Begitupun apabila diketahui ada gerakan dari wudhu’ dengan mengusap salah satu anggota badan, maka akan disiksa. Akhirnya banyak tahanan yang mengalami gatal-gatal, rambut yang berkutu dan sakit kulit yang lainnya.

Ketika rambut tahanan sudah terlihat memutih maka akan diwarnai. Selain itu setiap harinya tahanan diberikan krim agar terlihat segar wajahnya.

"Tahanan juga dipaksa memakan obat yang tidak diketahui obat apa itu. Hingga menyebabkan tahanan-tahanan perempuan di sana tidak mengalami datang bulan. Setelah meminum obat itu, seakan tubuh ini tidak merasakan apapun baik lapar atau haus!" tutur Gulbahar Jelilova.
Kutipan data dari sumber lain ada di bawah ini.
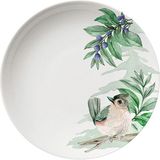 Wintertale Collection Porselen Tatlı Tabağı 21 cm - Yeşil - Standart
Banyak tahanan yang mati, tetapi na'asnya, tidak ada yang mengetahui siapakah dia. Bahkan sanak keluarganya yang di luar pun tidak mengetahuinya.

"Demi Allôh! Saya bersumpah bahwa siksaan ini yang saya rasakan di kamp pelatihan Pemerintah Komunis China. Saya tidak takut menyampaikan kebenaran ini agar seluruh Dunia tahu atas kejahatan ini!" tukas Gulbahar Jelilova.